Meski sudah menebak kalau Raka memiliki perasaan pada Chika, mendengar hal ini langsung tetaplah menakjubkan. Akhirnya, ada orang yang berhasil melelehkan gunung es ini. Dan bukan seorang model super cantik, atau kalangan perempuan dari keluarga kaya.

"Lo benar-benar mencium, Chika?" tanya Dewa. Masih takjub.

Brak. Suara jatuh, barang membuat empat orang itu menoleh. Apel itu menggelinding ke arah kaki Raka. Pria itu menangkap apel itu.

"Ma-maaf, tanganku agak licin." Lyza segera membereskan belanjaan di tangannya.

"Kenapa kamu tidak meneleponku?" tanya Raka sambil membantu membereskan belanjaan. Dirinya sudah bilang kalau ingin kemari, lebih baik menghubunginya dulu.

Lyza tetap sibuk tanpa menatap Raka. "Maaf, aku tidak mau merepotkan."

Arga dan Dewa saling lirik, keduanya sudah mendengar kedekatan Raka dengan Lyza dari Dita. Beberapa kali menyaksikannya secara langsung membuat mereka menyadari kalau sepertinya Lyza memiliki perasaan pada Raka.

Ini akan rumit, karena yang mereka tahu, Raka sangat menyayangi Lyza, seperti pria itu menyayangi Caramel.
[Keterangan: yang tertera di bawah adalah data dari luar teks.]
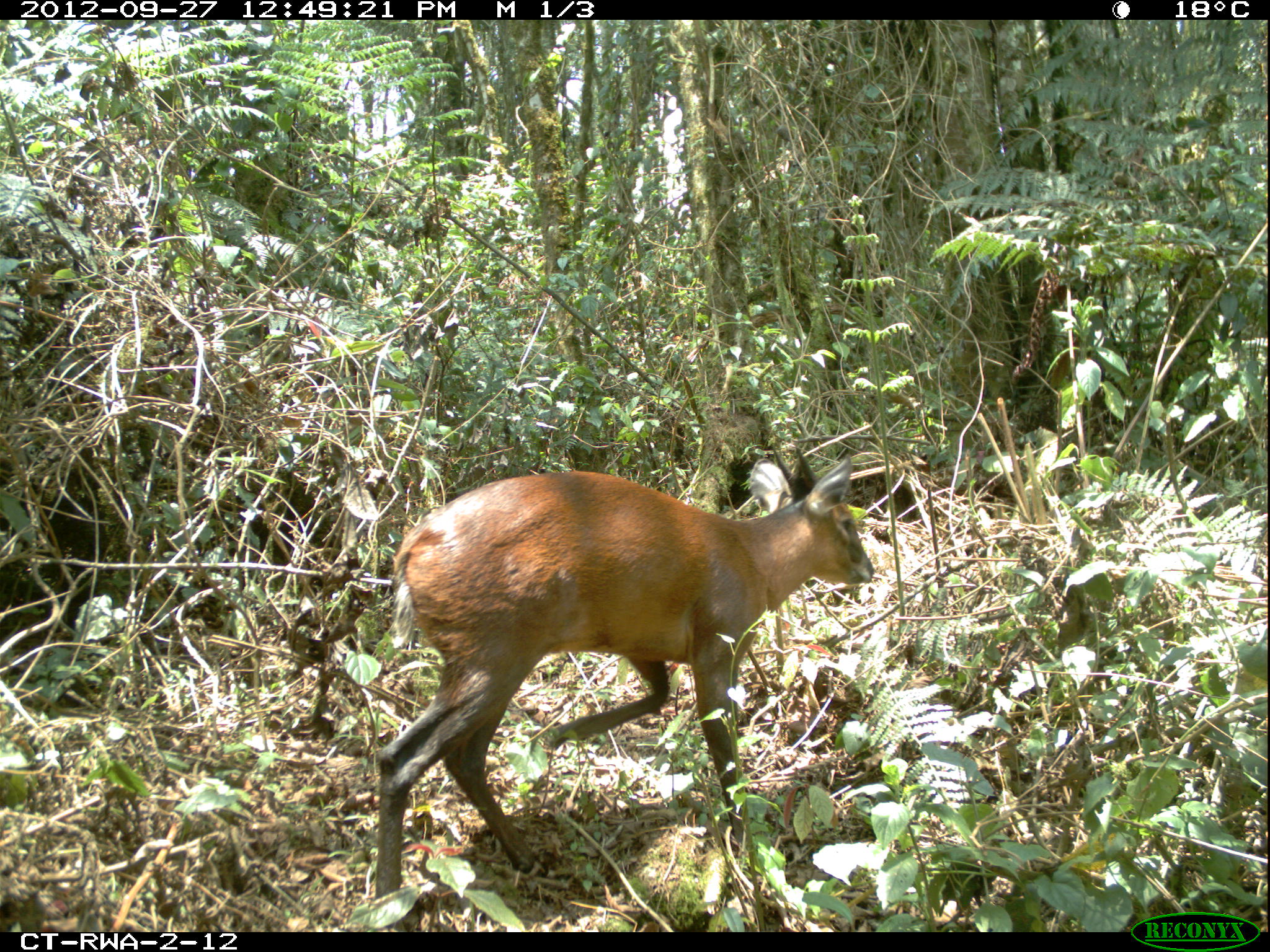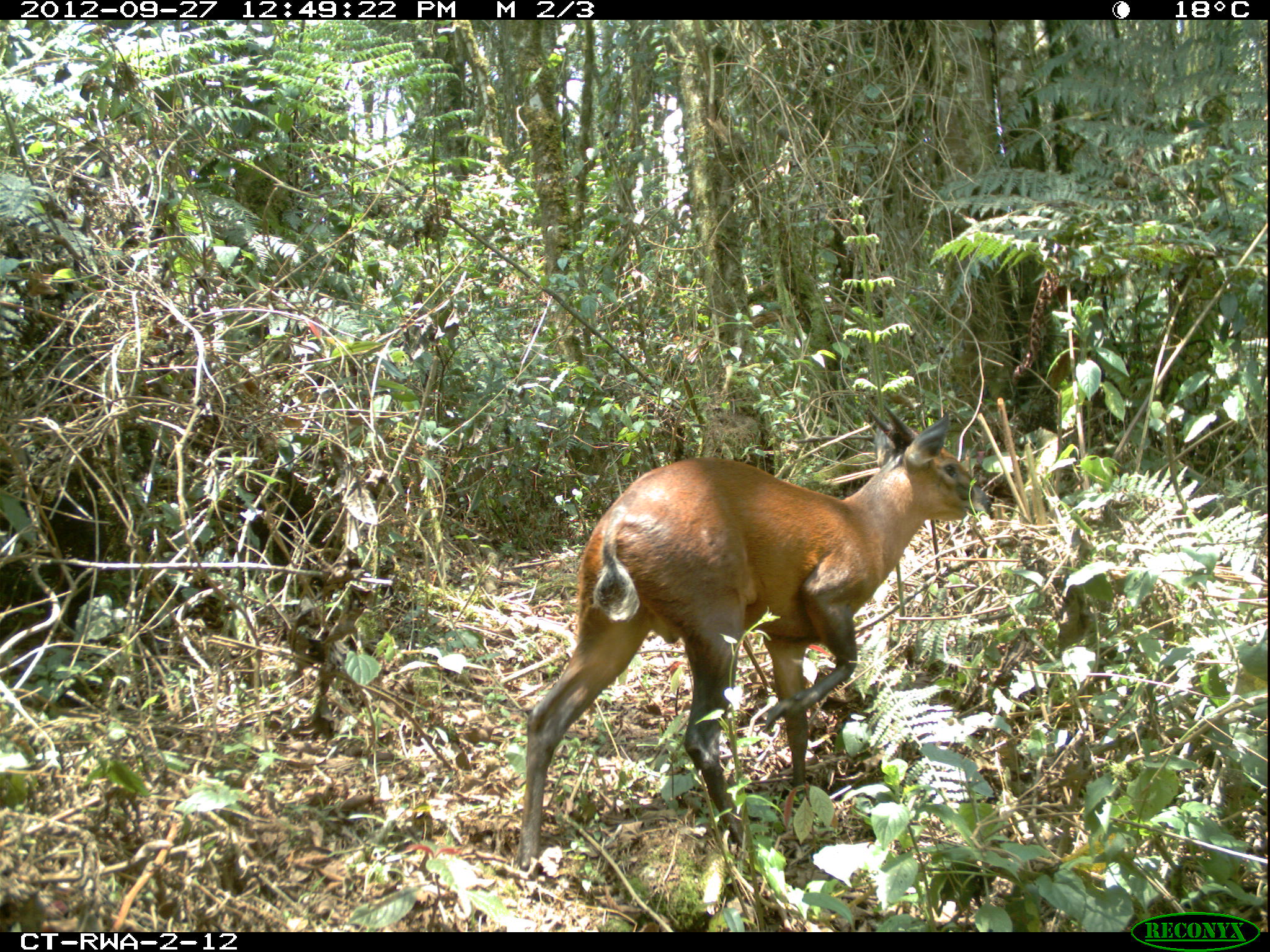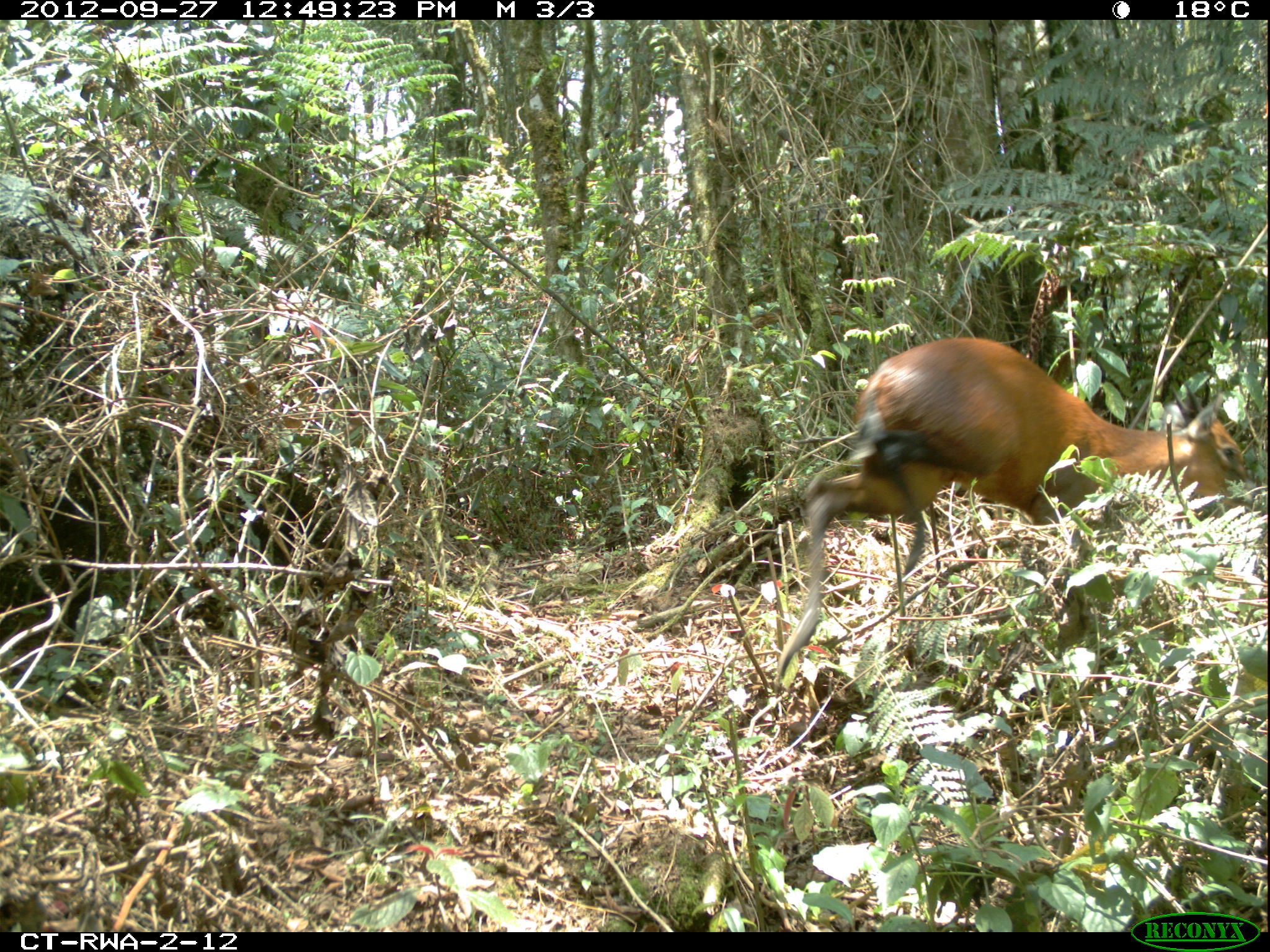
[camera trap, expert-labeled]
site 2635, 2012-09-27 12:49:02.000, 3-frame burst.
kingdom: Animalia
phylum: Chordata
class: Mammalia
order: Artiodactyla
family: Bovidae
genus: Cephalophus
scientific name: Cephalophus nigrifrons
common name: black-fronted duiker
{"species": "Cephalophus nigrifrons (black-fronted duiker)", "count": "1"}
Bagaimana kalau nanti Raka sampai sadar tentang perasaan Lyza.

Raka mengambil alih belanjaan itu dari tangan Lyza. "Duduklah, biar aku buatkan minuman."

Lyza menahan tangan Raka. "Nanti saja, aku bisa buat sendiri. Lanjutkan saja pekerjaanmu."

🌼🌼🌼

Chika berjalan cepat menelusuri trotoar, setelah pulang kantor dirinya mampir ke panti. Dan karena asik ngobrol, dirinya tidak sadar kalau sudah menghabiskan waktu cukup lama. Sudah hampir jam sembilan malam, dan dia belum pulang. Bunda pasti khawatir. Ditambah baterai ponselnya habis, tidak sempat mengabari.
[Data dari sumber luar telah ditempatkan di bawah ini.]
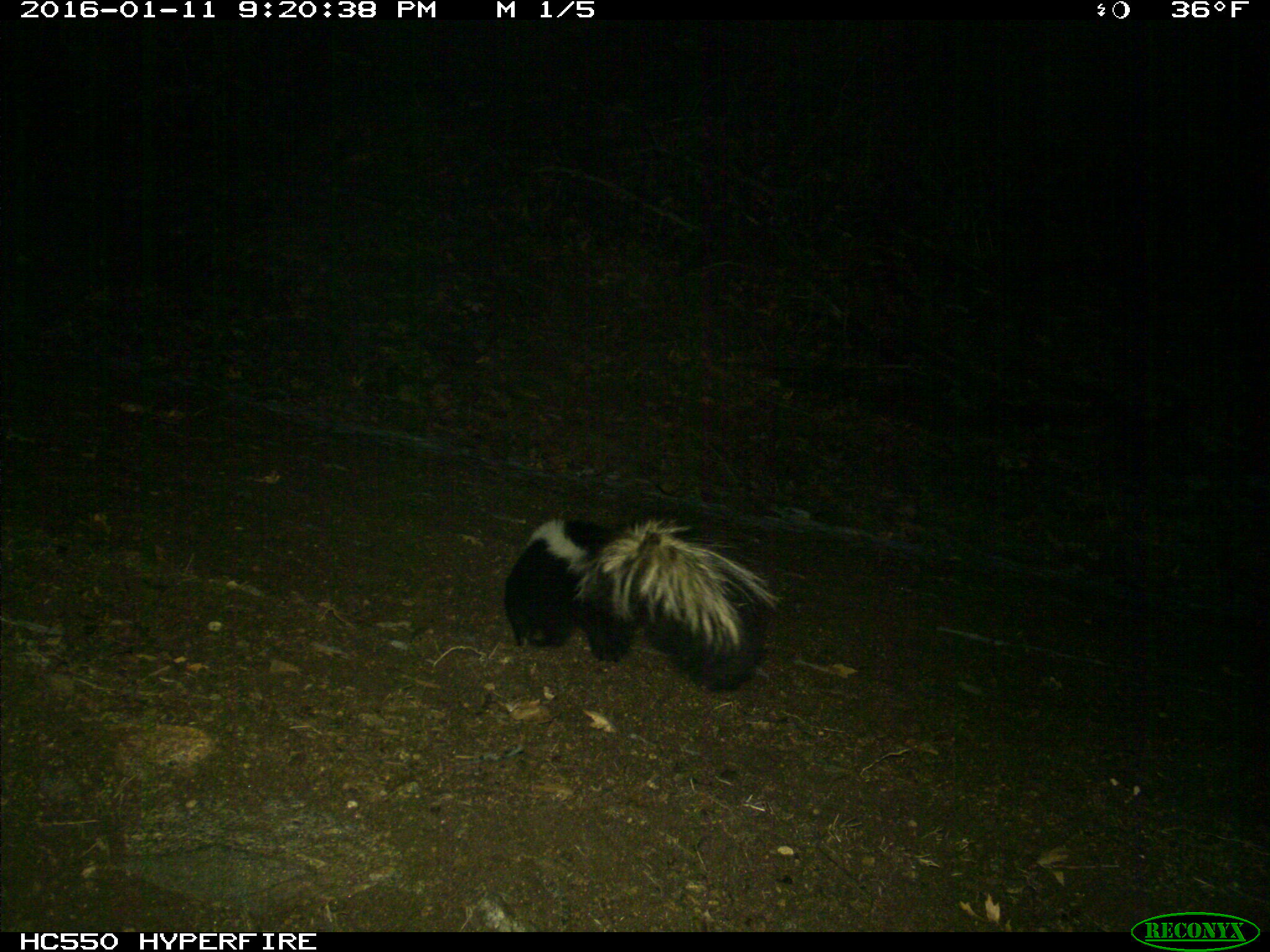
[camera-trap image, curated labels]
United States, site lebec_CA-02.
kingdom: Animalia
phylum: Chordata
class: Mammalia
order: Carnivora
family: Mephitidae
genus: Mephitis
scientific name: Mephitis mephitis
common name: striped skunk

Tangannya ditarik keras, hingga Chika menoleh kaget. Matanya melebar, dua orang yang sering bersama dengan ayah angkatnya datang. Astaga, kenapa dua orang ini ada di sini.

"Akhirnya, lo nggak bisa sembunyi selamanya, sayang!"

"Lepas!" bentak Chika.

"Mana mungkin kita lepas! Udah lama kita cari lo!" Orang itu menjambak keras rambut Chika. "Gara-gara orang sok jual mahal kayak lo, kita sekarang hidup susah! Gue harus dikejar-kejar orang, karena nggak bisa bayar hutang."
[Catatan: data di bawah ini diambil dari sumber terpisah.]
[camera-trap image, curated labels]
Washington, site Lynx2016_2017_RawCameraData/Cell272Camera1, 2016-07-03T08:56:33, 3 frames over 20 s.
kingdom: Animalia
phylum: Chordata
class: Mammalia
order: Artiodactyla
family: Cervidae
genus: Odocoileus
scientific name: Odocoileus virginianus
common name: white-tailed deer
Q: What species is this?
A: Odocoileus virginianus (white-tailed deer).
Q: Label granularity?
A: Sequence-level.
"Aku nggak peduli! Itu masalah hidup kalian!" bentar Chika. Meski takut, dirinya hanya bisa melawan.

Plak. Tamparan mendarat di pipi Chika. "Kurang ajar! Berani jawab! Lo harus ikut kita!"

"Nggak!" Chika berusaha melepaskan tangan itu dari rambutnya. Rasa sakit itu benar-benar tidak ada apa-apanya dibanding ketakutannya sekarang. Dia tidak mau kembali ke tempat itu. Malam itu dirinya bisa bebas, belum tentu malam ini dia bisa keluar dari tempat itu dalam keadaan utuh, sebagai wanita.

"Jangan banyak omong Jek! Seret aja dia."

"Akhhh!" Chika meringis sakit saat rambutnya ditarik kencang agar ikut berjalan.

"Diem lo! Sekarang lo cuma sendiri. Nggak akan ada yang bisa lindungin lo!"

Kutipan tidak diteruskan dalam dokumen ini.